§ **To do**
Can you retype everything from the line containing "2012 Nissan Versa" down to the line containing "Coel-Type F100LB4 price", both included, without changing a character?

§ **Data to use**
★ ★ ★
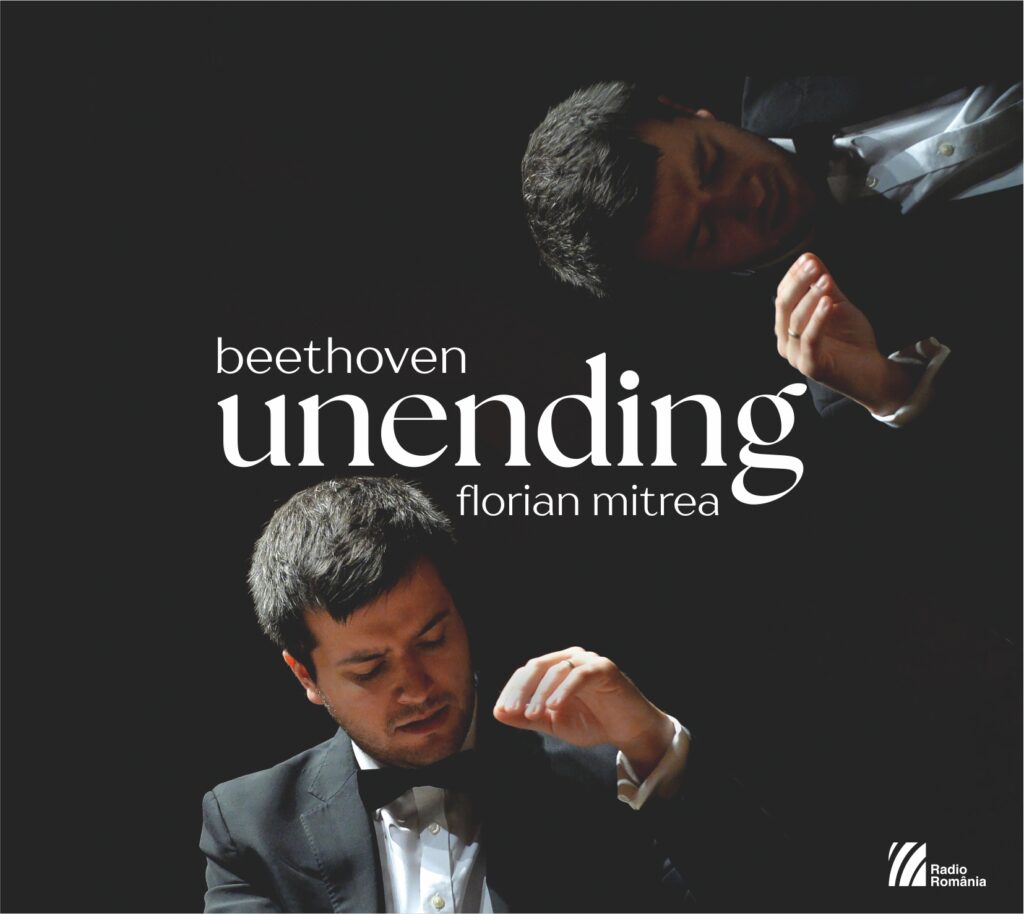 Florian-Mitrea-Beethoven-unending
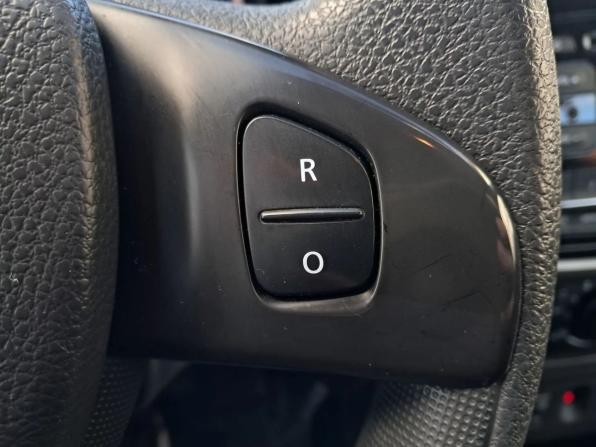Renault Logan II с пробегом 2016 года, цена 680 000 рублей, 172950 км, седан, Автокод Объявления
★ ★ ★
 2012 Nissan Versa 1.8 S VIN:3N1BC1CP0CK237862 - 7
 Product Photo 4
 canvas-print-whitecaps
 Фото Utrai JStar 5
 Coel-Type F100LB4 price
★ ★ ★
§ **Response to this task**
 2012 Nissan Versa 1.8 S VIN:3N1BC1CP0CK237862 - 7
 Product Photo 4
 canvas-print-whitecaps
 Фото Utrai JStar 5
 Coel-Type F100LB4 price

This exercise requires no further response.